■ TEXTAUSZUG
___
Wir treffen uns zum Gespräch in seiner Atelierwohnung in Düsseldorf. Alles beginnt bei Walter Vogel mit einem Espresso, zubereitet aus frisch gemahlenen Bohnen und mit Präzision. Ich hab nie einen besseren getrunken.

Ihre Reisen haben Sie immer wieder nach Italien, dem Mutterland des Caffè, geführt. Welche Orte haben Sie besonders fasziniert?

Italien war sicher das Hauptreiseland, auch wenn man meine anderen extremen Reiseaktivitäten nicht vergessen darf. Die Hauptorte in Italien sind einfach abzustecken und sind immer verbunden mit der Historie von opulenten und fotoattraktiven Kaffeehäusern.

Im Norden war vor es allem Turin, eine wunderbare Stadt für Caffè Bars, dann geht es weiter nach Genua, natürlich Rom, Florenz und Venedig. In Venedig der Markusplatz mit den großen Caffès wie das Gran Caffè Quadri und Caffè Florian. Dann gehen wir von Rom nach Neapel, dann hört es aber auf. Nach Süden wird es schwierig, eine Ausnahme und absolutes Highlight im Süden ist Palermo mit seinen kleinen Bars. Aber es ist immer eine Frage meines Blickes, wie sehe ich als Fotograf eine Caffè Bar, nicht das, was daran steht oder was angesagt ist, interessiert mich, sondern es ist eine visuelle Entscheidung.

Als Fotograf haben Sie eine ganze Anzahl an Büchern selbst gestaltet. Sie legen die Bildfolgen fest und schreiben die Texte. Ist immer zuerst das Bild da und dann folgt die Idee zum Buch und Text?

Das ist ein ganz langer Weg. Wenn ich es auf das Thema Kaffee beziehe, gibt es lange Vorläufe, die auch etwas mit meinem Zuhause zu tun haben, etwas mit meinen ersten Ausflügen nach Lüttich und Paris. Mit meinen ganz frühen Reisen 1963 /64 nach Genua – ich habe das zu diesem Zeitpunkt noch gar nicht kapiert, ich hatte keine Ahnung von dieser Kaffee Kultur. Es hat sich langsam entwickelt, eigentlich Ende der 70er Jahre, und das hat etwas mit meiner Liebe zur Renaissance zu tun. In Florenz, der Renaissancestadt, habe ich zum ersten Mal im Caffè Gilli gestanden und meine Zunge hat begriffen, was es bedeutet, einen italienischen Kaffee zu schmecken. Von 1980 bis 1990 war für mich ein Jahrzehnt der vielen Reisen und des Wachsens einer Idee, dies in einem Buch zusammen zu fassen.
___
■ BEREITGESTELLTE EINTRÄGE
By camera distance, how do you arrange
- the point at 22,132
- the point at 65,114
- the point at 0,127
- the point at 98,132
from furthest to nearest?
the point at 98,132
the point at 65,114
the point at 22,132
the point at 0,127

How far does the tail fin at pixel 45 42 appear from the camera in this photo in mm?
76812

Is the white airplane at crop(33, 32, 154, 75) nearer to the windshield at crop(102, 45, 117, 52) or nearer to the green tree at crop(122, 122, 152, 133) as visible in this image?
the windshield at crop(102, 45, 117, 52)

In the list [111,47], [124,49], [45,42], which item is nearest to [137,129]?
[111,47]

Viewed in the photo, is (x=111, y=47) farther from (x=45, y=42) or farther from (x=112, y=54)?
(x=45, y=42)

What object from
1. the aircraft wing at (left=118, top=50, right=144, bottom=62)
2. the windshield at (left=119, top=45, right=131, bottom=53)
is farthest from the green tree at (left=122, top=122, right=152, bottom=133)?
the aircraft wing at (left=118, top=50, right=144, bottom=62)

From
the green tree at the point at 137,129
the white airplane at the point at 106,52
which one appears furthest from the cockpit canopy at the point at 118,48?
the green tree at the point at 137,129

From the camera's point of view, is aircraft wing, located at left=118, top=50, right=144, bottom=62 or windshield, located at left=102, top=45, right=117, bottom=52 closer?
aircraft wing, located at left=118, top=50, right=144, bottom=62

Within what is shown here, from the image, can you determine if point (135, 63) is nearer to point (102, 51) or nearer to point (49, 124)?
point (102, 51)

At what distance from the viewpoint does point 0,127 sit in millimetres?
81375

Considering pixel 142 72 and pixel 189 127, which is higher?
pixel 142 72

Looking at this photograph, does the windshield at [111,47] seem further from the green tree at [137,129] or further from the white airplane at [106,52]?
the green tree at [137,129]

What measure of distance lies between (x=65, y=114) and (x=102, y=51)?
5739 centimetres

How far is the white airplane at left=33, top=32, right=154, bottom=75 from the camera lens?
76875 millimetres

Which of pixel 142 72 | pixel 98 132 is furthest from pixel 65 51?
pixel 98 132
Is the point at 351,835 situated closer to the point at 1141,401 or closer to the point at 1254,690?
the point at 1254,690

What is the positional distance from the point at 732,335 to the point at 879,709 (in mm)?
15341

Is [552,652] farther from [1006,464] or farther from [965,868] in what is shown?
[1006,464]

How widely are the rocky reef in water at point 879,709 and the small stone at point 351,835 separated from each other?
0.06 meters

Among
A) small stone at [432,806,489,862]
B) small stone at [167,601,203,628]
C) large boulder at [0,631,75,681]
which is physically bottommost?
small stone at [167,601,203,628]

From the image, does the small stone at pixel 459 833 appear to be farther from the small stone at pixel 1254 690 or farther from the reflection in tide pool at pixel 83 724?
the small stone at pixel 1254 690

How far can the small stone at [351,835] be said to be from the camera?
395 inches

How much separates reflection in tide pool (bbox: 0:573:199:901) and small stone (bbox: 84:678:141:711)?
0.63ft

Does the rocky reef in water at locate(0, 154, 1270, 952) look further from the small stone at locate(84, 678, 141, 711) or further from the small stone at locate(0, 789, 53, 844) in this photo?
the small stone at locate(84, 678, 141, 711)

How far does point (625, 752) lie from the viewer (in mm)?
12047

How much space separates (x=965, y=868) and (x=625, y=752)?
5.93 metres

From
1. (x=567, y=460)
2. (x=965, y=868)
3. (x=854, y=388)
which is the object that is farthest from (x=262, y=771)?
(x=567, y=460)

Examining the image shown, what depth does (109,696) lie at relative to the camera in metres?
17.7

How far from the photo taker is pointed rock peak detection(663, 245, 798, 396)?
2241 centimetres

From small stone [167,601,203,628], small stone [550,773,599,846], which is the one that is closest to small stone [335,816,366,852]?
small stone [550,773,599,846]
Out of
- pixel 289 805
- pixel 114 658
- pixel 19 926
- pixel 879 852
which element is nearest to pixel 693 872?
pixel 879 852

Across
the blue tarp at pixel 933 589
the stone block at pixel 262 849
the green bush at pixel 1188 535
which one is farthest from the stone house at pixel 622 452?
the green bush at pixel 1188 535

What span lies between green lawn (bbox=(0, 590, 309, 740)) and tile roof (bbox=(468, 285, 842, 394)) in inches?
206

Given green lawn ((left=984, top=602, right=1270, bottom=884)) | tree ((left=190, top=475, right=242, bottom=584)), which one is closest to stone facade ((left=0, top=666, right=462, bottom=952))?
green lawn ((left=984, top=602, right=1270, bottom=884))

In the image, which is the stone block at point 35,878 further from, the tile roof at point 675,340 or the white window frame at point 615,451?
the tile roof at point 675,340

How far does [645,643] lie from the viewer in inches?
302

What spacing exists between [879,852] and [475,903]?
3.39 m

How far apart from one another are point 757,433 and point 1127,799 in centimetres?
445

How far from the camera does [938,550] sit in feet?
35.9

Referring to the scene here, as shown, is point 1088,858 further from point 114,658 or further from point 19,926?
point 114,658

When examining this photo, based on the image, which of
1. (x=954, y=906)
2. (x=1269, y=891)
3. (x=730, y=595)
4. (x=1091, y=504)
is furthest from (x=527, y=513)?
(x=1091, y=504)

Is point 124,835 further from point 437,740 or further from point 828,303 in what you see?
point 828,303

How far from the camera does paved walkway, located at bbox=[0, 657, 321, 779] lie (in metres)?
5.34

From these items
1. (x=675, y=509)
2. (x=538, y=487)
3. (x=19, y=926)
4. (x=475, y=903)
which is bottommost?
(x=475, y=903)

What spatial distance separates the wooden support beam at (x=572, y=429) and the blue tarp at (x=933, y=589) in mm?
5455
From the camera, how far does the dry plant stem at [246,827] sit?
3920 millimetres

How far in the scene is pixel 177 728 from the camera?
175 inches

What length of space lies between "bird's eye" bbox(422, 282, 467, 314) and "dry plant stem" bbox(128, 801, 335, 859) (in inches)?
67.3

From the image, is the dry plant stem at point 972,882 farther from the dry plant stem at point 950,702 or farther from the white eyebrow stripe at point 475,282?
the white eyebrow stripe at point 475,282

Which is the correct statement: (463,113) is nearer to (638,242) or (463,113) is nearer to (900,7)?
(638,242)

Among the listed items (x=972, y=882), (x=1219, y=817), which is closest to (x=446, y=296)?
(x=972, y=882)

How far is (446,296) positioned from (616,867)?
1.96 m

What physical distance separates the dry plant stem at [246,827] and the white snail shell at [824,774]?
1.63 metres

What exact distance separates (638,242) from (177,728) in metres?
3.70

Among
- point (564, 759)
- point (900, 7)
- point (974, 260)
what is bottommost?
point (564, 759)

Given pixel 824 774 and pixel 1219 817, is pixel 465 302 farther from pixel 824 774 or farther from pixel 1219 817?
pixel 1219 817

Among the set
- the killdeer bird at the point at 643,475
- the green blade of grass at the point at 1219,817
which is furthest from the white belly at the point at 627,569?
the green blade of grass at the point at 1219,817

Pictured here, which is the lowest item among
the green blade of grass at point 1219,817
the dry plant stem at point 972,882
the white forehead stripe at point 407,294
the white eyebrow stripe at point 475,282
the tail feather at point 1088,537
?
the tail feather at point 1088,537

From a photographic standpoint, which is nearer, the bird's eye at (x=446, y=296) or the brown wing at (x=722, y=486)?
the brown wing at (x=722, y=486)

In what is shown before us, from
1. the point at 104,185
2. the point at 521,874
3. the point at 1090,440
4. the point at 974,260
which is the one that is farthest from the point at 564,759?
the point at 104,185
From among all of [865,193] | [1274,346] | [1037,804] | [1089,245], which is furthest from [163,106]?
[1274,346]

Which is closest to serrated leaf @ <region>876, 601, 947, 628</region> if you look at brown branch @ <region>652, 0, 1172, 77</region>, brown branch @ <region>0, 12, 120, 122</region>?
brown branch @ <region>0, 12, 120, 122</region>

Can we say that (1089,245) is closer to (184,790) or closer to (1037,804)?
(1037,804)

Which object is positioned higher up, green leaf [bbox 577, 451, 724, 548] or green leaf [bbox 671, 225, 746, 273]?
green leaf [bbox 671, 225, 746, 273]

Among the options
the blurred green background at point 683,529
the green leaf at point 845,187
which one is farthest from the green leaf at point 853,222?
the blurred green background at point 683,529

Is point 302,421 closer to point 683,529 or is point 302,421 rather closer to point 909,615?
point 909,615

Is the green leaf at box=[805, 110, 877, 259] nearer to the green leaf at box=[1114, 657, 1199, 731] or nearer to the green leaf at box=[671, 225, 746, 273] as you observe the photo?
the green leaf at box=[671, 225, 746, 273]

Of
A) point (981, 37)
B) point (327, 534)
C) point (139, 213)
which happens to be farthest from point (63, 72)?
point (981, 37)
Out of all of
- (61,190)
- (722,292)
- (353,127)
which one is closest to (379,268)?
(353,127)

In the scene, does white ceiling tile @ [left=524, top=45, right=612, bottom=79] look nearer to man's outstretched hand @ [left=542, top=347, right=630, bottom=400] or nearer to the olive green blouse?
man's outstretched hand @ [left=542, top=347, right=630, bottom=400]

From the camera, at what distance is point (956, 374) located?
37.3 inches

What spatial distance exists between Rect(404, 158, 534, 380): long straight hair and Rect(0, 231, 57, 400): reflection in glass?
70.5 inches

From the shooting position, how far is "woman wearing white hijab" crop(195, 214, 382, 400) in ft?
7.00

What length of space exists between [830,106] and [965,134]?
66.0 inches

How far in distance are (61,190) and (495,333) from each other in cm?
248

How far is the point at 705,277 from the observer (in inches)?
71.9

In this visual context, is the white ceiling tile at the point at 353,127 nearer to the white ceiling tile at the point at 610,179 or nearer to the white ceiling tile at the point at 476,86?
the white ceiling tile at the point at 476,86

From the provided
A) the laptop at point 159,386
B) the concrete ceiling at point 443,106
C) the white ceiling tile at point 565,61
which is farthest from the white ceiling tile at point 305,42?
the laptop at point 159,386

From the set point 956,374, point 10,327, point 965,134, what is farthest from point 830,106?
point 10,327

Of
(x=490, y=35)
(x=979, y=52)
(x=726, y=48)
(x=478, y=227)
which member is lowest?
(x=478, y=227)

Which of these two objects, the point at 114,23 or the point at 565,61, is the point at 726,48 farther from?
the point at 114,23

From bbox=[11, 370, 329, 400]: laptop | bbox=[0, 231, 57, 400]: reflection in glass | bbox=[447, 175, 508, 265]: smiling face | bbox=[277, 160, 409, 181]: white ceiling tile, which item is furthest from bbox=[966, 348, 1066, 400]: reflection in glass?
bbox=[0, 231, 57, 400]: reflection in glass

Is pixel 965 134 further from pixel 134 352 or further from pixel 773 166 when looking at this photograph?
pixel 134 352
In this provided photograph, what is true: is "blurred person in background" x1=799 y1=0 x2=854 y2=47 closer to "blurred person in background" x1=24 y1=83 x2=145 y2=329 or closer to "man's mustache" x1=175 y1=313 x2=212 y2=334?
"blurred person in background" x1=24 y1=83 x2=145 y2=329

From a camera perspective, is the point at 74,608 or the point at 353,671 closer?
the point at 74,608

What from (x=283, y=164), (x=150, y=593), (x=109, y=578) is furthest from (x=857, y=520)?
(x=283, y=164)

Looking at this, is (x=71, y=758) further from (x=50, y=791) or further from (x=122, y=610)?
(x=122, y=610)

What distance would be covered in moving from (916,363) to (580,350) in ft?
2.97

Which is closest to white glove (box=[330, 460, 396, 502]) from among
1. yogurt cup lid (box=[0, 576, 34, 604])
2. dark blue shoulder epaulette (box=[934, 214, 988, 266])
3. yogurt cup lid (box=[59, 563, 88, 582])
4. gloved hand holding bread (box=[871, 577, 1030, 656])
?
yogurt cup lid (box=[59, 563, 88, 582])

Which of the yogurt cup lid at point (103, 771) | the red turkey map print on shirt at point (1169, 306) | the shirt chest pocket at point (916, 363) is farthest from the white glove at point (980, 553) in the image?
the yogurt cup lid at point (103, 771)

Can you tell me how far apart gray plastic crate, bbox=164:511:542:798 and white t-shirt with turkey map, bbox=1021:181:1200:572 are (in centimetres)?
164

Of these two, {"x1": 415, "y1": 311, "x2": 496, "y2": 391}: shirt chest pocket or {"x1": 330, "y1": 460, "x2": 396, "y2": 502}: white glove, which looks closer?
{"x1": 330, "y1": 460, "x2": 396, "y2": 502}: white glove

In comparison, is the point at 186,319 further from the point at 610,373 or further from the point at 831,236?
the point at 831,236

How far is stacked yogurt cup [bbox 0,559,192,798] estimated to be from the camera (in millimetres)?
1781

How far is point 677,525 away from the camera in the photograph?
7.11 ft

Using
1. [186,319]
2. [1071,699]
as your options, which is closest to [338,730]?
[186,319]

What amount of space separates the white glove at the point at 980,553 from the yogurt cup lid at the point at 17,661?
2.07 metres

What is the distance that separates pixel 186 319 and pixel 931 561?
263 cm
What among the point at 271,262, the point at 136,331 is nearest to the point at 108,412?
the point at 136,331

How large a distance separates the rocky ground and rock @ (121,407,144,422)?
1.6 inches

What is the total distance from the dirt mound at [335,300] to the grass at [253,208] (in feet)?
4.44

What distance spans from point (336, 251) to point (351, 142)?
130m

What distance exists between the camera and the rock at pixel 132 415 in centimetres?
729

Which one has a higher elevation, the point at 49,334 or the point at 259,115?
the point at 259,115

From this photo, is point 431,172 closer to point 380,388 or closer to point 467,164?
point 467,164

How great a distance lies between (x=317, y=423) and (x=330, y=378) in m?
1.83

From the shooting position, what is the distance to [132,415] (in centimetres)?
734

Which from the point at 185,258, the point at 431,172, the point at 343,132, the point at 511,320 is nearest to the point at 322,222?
___
■ ZU ERLEDIGEN
**A.** In welchem Café in Florenz hat Walter Vogel laut dem Textauszug zum ersten Mal gemerkt, wie italienischer Kaffee schmeckt?
**B.** Übersetze diesen Satz aus dem Textauszug ins Englische: „Italien war sicher das Hauptreiseland, auch wenn man meine anderen extremen Reiseaktivitäten nicht vergessen darf.“
**C.** Schreibe den Textauszug, das Gespräch mit Walter Vogel über italienische Kaffeehäuser, im Anschluss an seinen letzten Satz weiter.
Die Einträge werden hier nicht gebraucht.

■ ERGEBNISSE JE AUFGABE
**A.** Im Caffè Gilli.

**B.** Italy was certainly the main country I traveled to, even though my other extreme travel activities shouldn't be forgotten.

**C.**
Ich habe1984 mein erstes Buch über Deutschland herausgebracht, und das war die Vorstufe und das Training. Ich habe für das Diners Club Magazin in Wien arbeiten dürfen, dort entstanden die ersten kompletten Geschichten. Da habe ich das Schreiben gelernt, gelernt ein Thema zu strukturieren, Reiseabläufe darzustellen und meine Impressionen zu beschreiben. Hier wurde Anfang der 80er Jahre die Basis gelegt.

Ende der 80er Jahre hatte ich das große Glück den Verleger Christian Brandstätter kennen zu lernen, der mir meine Bücher ermöglicht hat. Einen  Verleger, der bereit war, mich als Autor zu akzeptieren, nicht nur als Fotografen. So konnte ich 1989 einen kompletten Dummy vorlegen, die Basis des ersten Espresso Buchs. Das Buch hatte einen sensationellen Erfolg, das war völlig überraschend und nicht vorauszusehen. Dieses Espresso Buch war der „Door opener“.

Sie haben den schönen Frauen Bücher gewidmet – „Die Schönen der Nacht“, „EWA“…  – sind Fotografien wie `Gaby im Sassafras´ oder die `Aquarianerin´  in erster Linie eine Hommage an den weiblichen Körper?

Ja, natürlich auch. Ich bin frauennärrisch -immer gewesen. Eigentlich bin ich durch die Freundschaft mit Pina, die ich auch halbakt fotografiert habe, zum ersten Mal in der Lage gewesen, porträthaft und mit einer gewissen Qualität, mich dem Thema zu nähern. Es war in der Studienzeit an der Folkwang Schule, es war diese Aufbruchzeit, da hab ich zum ersten Mal die Möglichkeit gesehen, meine „Obsession“ vom Bild der Frau, das viel mit der Malerei und mit dem Film zu tun hat, mit allem, was in der Historie an Frauenbildern geschaffen worden ist, mich da auch selbst zu äußern.

Die Witwenserie 1970, in der auch die `Gaby im Sassafras´ Aufnahme entstand, war im Grunde eine Antiserie als Gegenstück zu dem übermächtigen David Hamilton, der mit seinen Softfotos und seinen hübschen Provence Mädchen alles zugeschäumt hat. Das war mir ein Dorn im Auge, ich bin immer ein Anti Fotograf gewesen, hab versucht das Gegenteil vom Mainstream zu machen. Das war in diesem Fall eine Serie von Frauen, die durch den Verlust ihres Mannes oder ihres Freundes in einer bestimmten Art von mir dargestellt worden sind. Das schwarze Samtband, schwarze Strümpfe oder der Witwenschleier waren immer Symbole, schöne Körper und viel Nacktheit. Das war in dieser Zeit überhaupt kein Problem. Es war damals das Gegenteil von Prüderie, eine bis dahin unterdrückte Freiheit. Es war nie sexuelle Anspielung, immer die Ästhetik des Körpers, eine Frage der Souveränität der Frau.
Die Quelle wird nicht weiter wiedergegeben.